Ya antes, en la sesión del día 26 de octubre de 1810, el mismo Villanueva había afirmado: «Señor: Vamos a tratar de un negocio que por ventura es el más grave de la Nación [se refiere a la elección del nuevo Consejo de Regencia], y el que tiene mayor influencia en su libertad y felicidad. Somos católicos y debemos dar muestras de ello: antes de proceder a la elección, invoquemos brevemente al Espíritu Santo, rezando el himno Veni Creador con su versículo y oración». La propuesta fue aprobada por aclamación. Un Consejo entonando el Veni Creador era algo especialmente original y nuevo. «Ningún precedente puede señalarse en la Asamblea francesa, de la que muchos han dicho que la de Cádiz era mera copia. Justo es, pues, reconocer a los hombres del 12 su buena intención y la fe, que aún se les niega», concluye la evocación de aquellos acontecimientos el citado Ramón Solís.
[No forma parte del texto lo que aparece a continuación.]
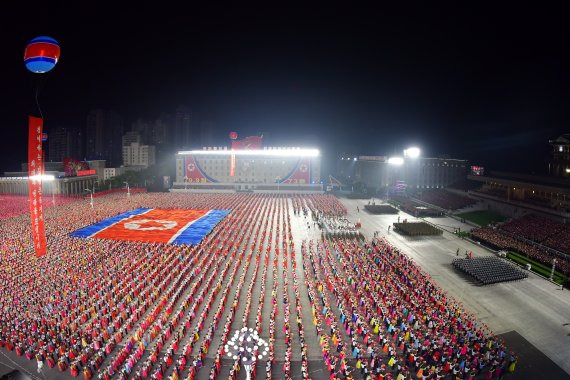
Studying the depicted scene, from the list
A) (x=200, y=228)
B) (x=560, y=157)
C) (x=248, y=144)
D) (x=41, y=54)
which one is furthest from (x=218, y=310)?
(x=248, y=144)

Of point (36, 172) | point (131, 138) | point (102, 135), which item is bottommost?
point (36, 172)

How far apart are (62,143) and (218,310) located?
412 ft

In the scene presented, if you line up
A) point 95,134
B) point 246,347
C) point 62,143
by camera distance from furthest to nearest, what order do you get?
1. point 95,134
2. point 62,143
3. point 246,347

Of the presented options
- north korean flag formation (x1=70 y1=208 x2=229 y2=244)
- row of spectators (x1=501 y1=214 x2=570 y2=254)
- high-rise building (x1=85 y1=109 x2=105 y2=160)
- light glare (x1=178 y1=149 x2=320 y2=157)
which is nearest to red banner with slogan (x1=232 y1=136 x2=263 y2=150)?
light glare (x1=178 y1=149 x2=320 y2=157)

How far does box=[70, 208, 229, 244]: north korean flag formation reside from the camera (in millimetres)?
35094

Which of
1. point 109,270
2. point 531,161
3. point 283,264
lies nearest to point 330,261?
point 283,264

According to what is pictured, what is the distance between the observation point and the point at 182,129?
127500mm

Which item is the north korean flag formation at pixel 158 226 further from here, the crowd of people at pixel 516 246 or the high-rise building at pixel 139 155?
the high-rise building at pixel 139 155

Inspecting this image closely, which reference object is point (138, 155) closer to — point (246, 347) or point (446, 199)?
point (446, 199)

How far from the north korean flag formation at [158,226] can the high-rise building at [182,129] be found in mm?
79480

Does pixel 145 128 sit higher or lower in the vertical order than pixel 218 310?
higher

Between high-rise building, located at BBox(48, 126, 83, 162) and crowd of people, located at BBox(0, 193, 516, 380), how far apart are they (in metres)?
99.5

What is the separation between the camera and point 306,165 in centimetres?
8469

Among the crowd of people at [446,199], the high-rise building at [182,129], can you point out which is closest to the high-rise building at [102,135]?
the high-rise building at [182,129]
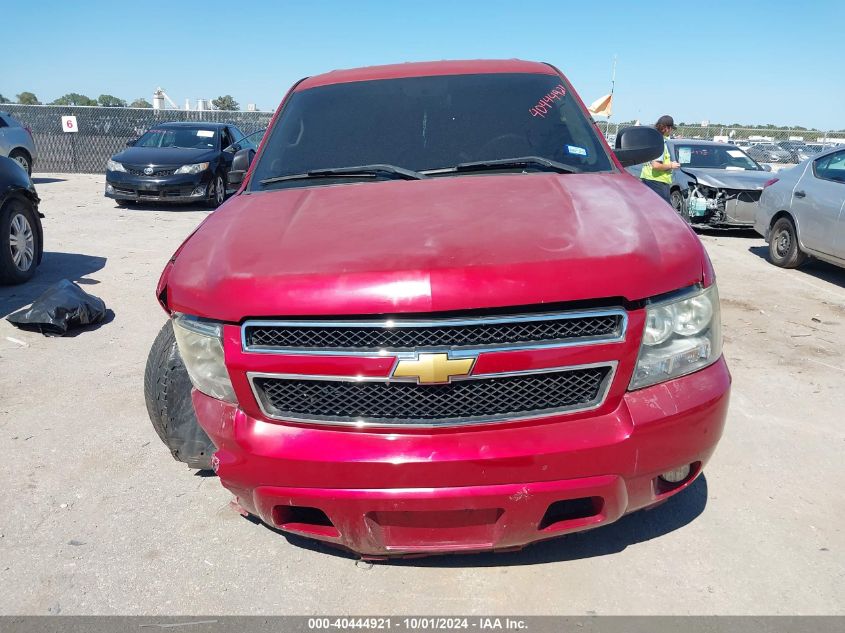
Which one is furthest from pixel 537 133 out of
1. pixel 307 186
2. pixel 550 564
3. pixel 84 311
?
pixel 84 311

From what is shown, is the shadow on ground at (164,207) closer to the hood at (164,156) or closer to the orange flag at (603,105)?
the hood at (164,156)

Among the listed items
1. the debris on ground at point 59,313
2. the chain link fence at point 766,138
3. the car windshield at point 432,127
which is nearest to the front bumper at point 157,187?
the debris on ground at point 59,313

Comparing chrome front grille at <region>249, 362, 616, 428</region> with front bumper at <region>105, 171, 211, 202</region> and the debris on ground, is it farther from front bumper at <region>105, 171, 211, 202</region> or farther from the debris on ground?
front bumper at <region>105, 171, 211, 202</region>

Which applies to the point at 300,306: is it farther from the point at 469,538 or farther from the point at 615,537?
the point at 615,537

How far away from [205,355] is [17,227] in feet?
17.9

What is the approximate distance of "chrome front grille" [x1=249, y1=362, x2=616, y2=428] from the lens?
83.6 inches

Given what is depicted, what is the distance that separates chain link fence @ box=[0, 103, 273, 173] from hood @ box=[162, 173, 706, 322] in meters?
17.4

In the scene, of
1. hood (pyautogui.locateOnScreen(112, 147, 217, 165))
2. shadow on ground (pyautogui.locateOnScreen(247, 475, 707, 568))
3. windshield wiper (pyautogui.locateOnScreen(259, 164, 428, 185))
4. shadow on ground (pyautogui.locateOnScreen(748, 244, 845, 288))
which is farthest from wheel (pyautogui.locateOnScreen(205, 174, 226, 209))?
shadow on ground (pyautogui.locateOnScreen(247, 475, 707, 568))

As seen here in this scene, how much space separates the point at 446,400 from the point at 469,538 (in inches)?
18.3

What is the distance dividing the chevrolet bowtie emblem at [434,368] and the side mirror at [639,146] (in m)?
2.22

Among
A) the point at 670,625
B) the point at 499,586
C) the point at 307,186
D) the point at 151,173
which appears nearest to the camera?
the point at 670,625

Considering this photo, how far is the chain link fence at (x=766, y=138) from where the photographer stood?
26.1 m

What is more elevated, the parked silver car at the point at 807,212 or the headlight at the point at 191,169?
the parked silver car at the point at 807,212

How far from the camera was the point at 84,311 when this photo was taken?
544 centimetres
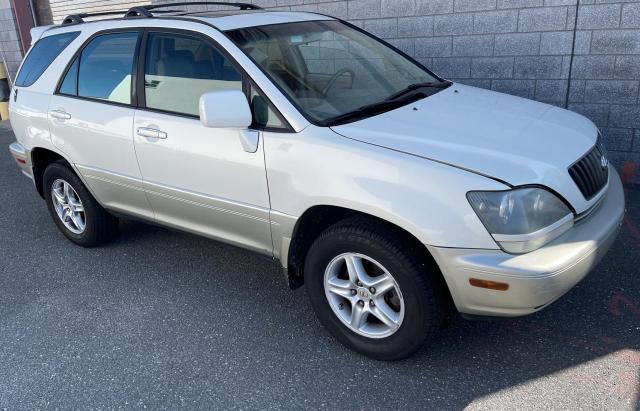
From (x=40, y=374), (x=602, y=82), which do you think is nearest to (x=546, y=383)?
(x=40, y=374)

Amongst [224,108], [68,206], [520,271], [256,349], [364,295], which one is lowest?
Answer: [256,349]

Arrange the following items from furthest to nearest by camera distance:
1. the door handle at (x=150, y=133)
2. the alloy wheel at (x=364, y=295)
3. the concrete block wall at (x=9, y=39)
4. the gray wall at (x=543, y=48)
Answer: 1. the concrete block wall at (x=9, y=39)
2. the gray wall at (x=543, y=48)
3. the door handle at (x=150, y=133)
4. the alloy wheel at (x=364, y=295)

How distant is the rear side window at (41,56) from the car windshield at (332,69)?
1.79m

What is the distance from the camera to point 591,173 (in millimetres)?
3012

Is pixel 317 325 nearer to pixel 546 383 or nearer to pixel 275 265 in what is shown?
pixel 275 265

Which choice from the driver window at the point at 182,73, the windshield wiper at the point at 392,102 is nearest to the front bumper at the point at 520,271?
the windshield wiper at the point at 392,102

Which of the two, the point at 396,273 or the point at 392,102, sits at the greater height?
the point at 392,102

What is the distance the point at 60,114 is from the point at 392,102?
8.13ft

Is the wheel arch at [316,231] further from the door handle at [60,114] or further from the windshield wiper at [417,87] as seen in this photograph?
the door handle at [60,114]

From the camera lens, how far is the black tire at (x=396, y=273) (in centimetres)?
276

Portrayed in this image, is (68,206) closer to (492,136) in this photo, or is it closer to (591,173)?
(492,136)

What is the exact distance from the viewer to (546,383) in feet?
9.29

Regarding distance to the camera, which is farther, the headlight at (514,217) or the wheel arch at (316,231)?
the wheel arch at (316,231)

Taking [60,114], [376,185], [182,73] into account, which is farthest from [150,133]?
[376,185]
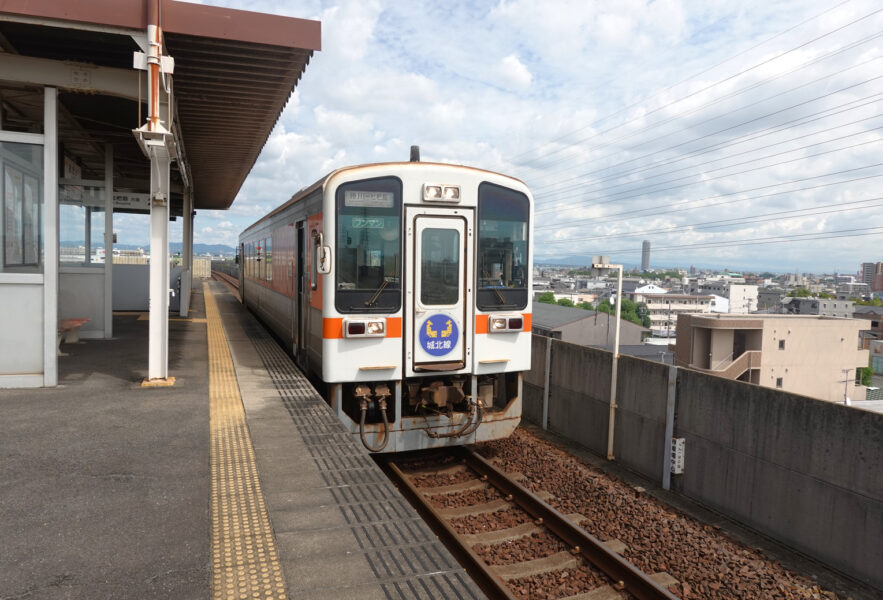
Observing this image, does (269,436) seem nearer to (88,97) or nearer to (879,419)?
(879,419)

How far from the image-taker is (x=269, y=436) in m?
5.45

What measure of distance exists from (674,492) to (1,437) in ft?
23.6

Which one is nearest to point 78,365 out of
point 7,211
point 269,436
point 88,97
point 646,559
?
point 7,211

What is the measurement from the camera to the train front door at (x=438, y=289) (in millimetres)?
6402

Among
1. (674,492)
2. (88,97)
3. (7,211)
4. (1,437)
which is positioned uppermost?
(88,97)

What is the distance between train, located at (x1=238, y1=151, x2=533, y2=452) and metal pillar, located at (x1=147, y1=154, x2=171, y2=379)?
6.27 feet

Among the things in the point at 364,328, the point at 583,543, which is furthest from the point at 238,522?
the point at 583,543

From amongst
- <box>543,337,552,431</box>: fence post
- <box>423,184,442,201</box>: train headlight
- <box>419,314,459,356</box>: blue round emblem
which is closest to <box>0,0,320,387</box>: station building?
<box>423,184,442,201</box>: train headlight

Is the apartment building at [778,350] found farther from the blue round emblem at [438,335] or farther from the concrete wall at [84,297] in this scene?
the concrete wall at [84,297]

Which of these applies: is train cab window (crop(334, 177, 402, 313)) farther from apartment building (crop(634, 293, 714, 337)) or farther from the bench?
apartment building (crop(634, 293, 714, 337))

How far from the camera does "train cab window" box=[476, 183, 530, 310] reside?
670cm

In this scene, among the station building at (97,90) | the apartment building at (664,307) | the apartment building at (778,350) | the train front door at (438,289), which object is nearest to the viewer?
the train front door at (438,289)

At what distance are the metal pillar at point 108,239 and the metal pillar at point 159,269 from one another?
439 cm

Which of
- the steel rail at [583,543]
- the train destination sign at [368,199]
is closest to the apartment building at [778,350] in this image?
the steel rail at [583,543]
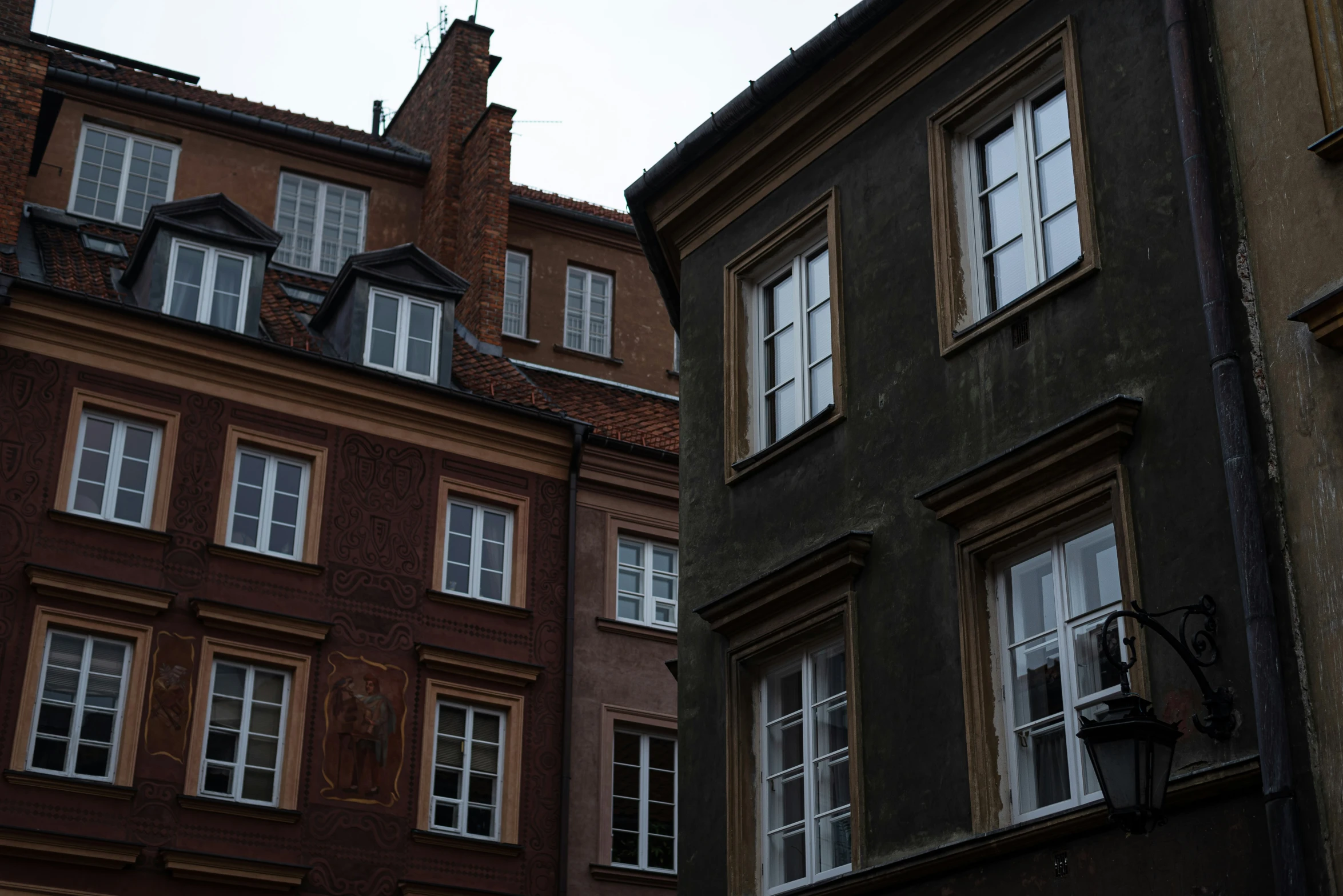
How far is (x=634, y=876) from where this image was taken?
21.2 m

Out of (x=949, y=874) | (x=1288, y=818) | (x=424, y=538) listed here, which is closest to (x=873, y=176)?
(x=949, y=874)

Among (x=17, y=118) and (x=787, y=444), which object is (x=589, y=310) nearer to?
(x=17, y=118)

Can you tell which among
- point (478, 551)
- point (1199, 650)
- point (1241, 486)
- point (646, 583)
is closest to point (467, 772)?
point (478, 551)

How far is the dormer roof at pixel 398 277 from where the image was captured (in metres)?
23.1

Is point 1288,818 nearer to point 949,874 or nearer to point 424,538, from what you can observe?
point 949,874

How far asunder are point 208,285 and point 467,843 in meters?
7.85

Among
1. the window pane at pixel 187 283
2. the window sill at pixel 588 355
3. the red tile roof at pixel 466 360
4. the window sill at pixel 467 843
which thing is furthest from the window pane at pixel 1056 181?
the window sill at pixel 588 355

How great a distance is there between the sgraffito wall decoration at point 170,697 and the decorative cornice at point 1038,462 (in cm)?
1099

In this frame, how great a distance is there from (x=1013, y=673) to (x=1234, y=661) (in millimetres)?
1883

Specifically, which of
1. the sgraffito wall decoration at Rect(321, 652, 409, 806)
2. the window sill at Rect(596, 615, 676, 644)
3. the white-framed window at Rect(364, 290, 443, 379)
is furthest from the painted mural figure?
the white-framed window at Rect(364, 290, 443, 379)

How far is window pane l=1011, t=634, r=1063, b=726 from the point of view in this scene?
996 cm

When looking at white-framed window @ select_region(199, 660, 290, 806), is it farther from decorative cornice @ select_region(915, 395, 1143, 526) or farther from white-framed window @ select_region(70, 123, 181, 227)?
decorative cornice @ select_region(915, 395, 1143, 526)

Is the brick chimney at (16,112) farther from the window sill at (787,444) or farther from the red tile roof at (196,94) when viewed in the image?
the window sill at (787,444)

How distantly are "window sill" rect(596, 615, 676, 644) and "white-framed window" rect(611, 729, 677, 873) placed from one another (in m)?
1.31
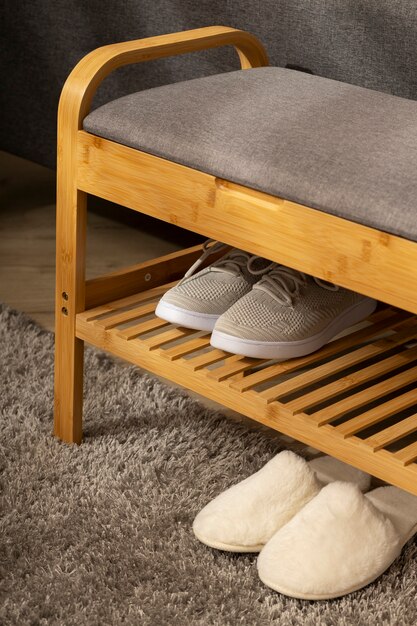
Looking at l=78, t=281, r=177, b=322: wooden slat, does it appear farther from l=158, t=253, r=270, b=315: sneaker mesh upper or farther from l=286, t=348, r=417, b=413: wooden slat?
l=286, t=348, r=417, b=413: wooden slat

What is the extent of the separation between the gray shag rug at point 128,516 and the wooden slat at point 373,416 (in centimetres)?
17

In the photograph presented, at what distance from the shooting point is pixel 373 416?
1145 mm

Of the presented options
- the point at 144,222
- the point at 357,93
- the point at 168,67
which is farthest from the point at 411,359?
the point at 144,222

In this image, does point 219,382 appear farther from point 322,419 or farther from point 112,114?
point 112,114

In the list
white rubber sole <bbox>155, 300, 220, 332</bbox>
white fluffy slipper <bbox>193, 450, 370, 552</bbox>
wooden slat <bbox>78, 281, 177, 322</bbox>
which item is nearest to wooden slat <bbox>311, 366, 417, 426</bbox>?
white fluffy slipper <bbox>193, 450, 370, 552</bbox>

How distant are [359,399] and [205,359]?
201 millimetres

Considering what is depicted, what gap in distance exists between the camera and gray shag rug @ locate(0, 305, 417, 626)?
1095 mm

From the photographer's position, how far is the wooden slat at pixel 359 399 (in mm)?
1140

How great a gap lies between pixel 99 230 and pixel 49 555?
3.49 ft

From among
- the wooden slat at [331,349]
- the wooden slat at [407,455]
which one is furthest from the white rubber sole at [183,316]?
the wooden slat at [407,455]

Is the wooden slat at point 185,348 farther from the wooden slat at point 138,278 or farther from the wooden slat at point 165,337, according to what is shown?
the wooden slat at point 138,278

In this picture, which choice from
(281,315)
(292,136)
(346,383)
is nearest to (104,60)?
(292,136)

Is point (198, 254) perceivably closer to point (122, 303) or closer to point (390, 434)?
point (122, 303)

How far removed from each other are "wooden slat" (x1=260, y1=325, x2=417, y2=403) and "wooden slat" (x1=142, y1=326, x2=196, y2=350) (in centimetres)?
15
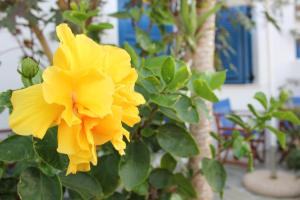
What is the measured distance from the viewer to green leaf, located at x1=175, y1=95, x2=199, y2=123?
623 mm

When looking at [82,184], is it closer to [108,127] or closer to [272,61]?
[108,127]

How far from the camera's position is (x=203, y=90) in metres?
0.63

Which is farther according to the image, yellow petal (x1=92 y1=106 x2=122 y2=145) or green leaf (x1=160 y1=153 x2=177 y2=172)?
green leaf (x1=160 y1=153 x2=177 y2=172)

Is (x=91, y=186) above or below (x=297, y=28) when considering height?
below

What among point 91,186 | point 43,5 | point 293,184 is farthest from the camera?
point 293,184

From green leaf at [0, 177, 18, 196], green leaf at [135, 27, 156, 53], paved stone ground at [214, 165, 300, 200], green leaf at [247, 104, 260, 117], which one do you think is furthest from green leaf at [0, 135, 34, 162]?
paved stone ground at [214, 165, 300, 200]

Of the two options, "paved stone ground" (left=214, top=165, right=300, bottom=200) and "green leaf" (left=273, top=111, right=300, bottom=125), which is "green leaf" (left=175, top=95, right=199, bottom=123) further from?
"paved stone ground" (left=214, top=165, right=300, bottom=200)

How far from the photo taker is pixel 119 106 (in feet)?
1.33

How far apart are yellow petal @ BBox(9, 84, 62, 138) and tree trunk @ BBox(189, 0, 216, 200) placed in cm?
56

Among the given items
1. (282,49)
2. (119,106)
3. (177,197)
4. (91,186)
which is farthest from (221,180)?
(282,49)

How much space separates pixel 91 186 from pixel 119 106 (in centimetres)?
23

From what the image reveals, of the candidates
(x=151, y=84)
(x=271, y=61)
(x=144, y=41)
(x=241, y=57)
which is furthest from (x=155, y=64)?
(x=271, y=61)

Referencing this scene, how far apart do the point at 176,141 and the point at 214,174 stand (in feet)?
0.45

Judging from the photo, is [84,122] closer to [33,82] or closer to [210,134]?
[33,82]
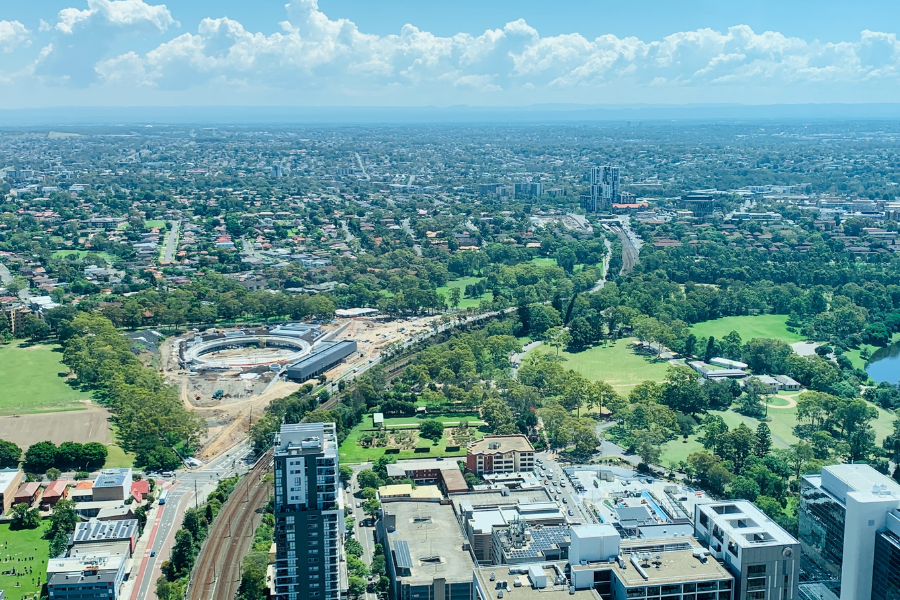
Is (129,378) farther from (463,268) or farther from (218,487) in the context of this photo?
(463,268)

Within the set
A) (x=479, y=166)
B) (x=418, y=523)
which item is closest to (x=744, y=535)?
(x=418, y=523)

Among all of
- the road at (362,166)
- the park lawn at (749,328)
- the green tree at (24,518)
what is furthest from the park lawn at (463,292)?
the road at (362,166)

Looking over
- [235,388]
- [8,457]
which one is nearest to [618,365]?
[235,388]

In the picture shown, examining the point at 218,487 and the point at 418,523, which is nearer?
the point at 418,523

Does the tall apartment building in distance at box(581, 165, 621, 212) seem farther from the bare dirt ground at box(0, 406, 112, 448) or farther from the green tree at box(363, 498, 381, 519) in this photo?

Este mismo ánimo de reivindicación fue manifestado, el año 1912, por A. Cases Casaña en una extraordinaria conferencia pronunciada en el Ateneo Científico de la ciudad de Valencia: «Fueron calificados de anticatólicos los legisladores de las Cortes más famosas de España. Y no es así, puesto que fueron católicos hasta con exceso; todas sus leyes, y muy esencialmente la abolicionista de la Inquisición, en el fondo y en el propósito, no tendían más que a salvaguardar los intereses de la religión, a poner de relieve la autoridad de los jerarcas, a introducir una razonada disciplina, quizá más que razonada, en los procedimientos».

Acaso el precepto más comentado fue el artículo 12 de la Constitución, en el que se afirmó: «La Religión de la Nación española es y será perpetuamente la católica, apostólica, romana, única verdadera. La Nación la protege por leyes sabias y justas, y prohíbe el ejercicio de cualquiera otra».

No es posible reprochar a la conciencia colectiva de la época una actitud hostil frente a la religión. Sin embargo, una lectura atenta de la Constitución de 1812 nos lleva a concluir que entonces se sentía la religión de otra forma. Por ejemplo, admitir en el artículo 5 sólo como españoles a los «hombres libres», con lo que se toleraba la esclavitud, o establecer en el artículo 25 que el ejercicio de los derechos se suspende «por el estado de sirviente doméstico», son normas de un derecho constitucional para nosotros extraño.

La tolerancia de la esclavitud nos causa especial asombro. Pero se explica por el papel importante que tenía en Ultramar, donde la economía era en gran parte esclavista. Y la Nación española -según declaración formal en el texto de 1812- era «la reunión de todos los españoles de ambos hemisferios».

La conciencia colectiva de 1810, con sus varias manifestaciones escritas, hasta culminar en la Constitución de Cádiz, el año 1812, era efectivamente «un conjunto de creencias y sentimientos, comunes al término medio de los miembros de una sociedad». Esta definición, que Durkheim propone para la conciencia colectiva, sirve para convencernos de que aquel era otro mundo.

Manuel Jiménez de Parga, catedrático de Derecho Constitucional y ex presidente del Tribunal Constitucional.